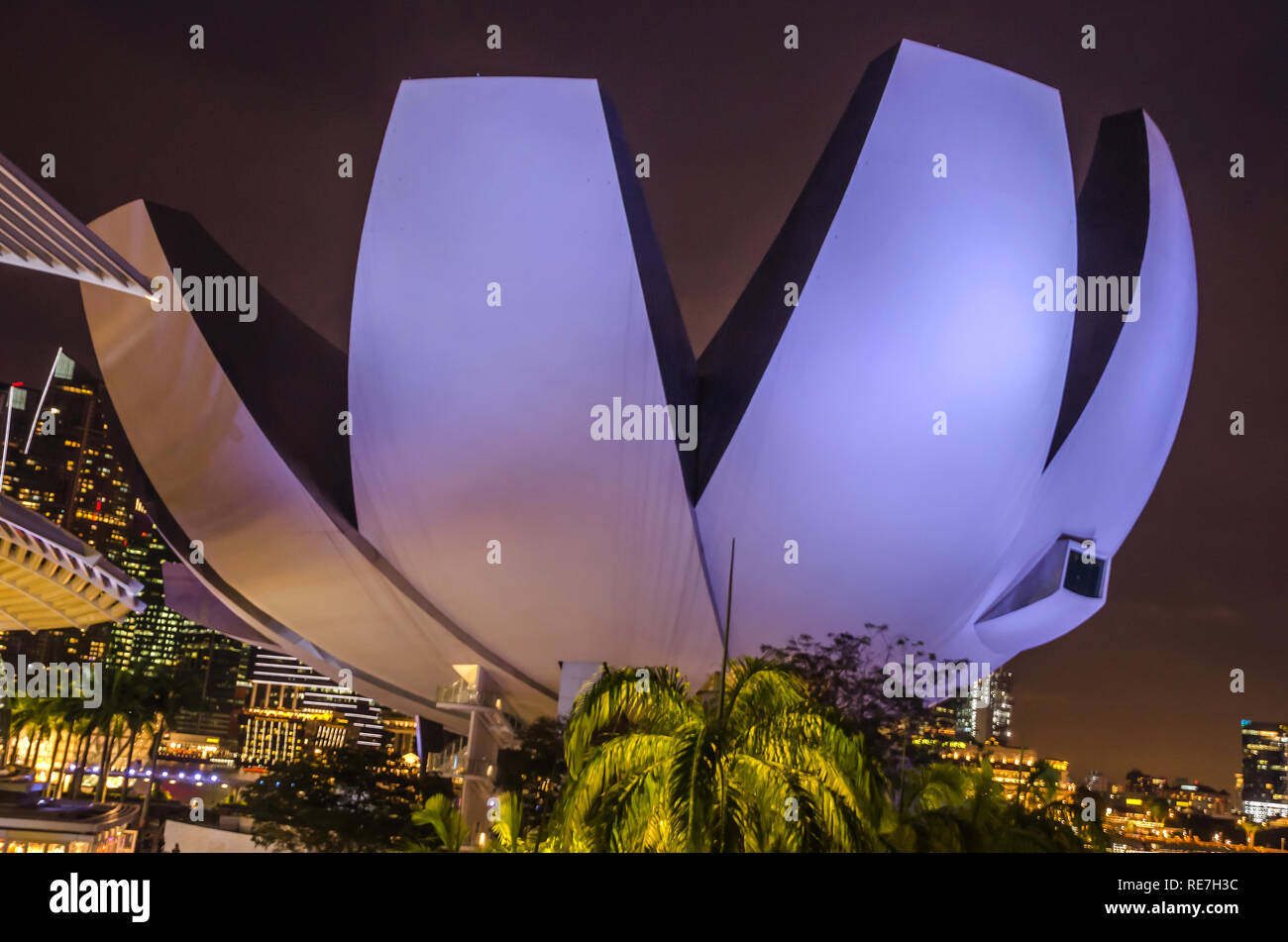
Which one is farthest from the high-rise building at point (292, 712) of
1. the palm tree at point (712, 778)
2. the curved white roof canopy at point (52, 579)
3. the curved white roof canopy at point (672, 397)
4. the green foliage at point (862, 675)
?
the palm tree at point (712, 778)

--

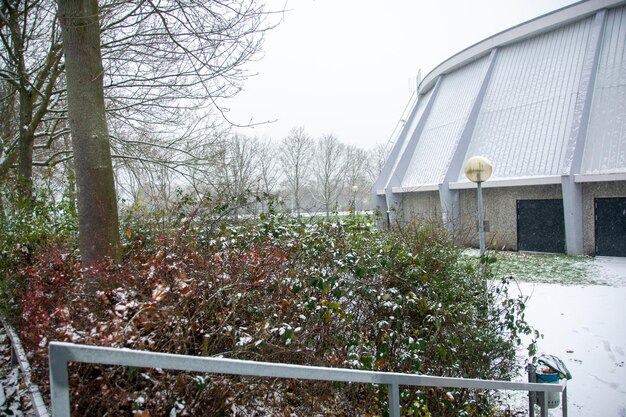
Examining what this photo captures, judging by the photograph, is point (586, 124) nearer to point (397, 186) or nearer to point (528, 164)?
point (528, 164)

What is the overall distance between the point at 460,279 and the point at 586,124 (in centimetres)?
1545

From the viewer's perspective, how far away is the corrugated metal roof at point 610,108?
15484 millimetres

#### [AIM OF THE EXERCISE]
Output the records from the line containing "From the viewer's" through the line containing "15484 millimetres", inclusive, as a JSON list of strings with one string per line and no blank lines.

#### [EXPECTED ANSWER]
[
  "From the viewer's perspective, how far away is the corrugated metal roof at point 610,108?",
  "15484 millimetres"
]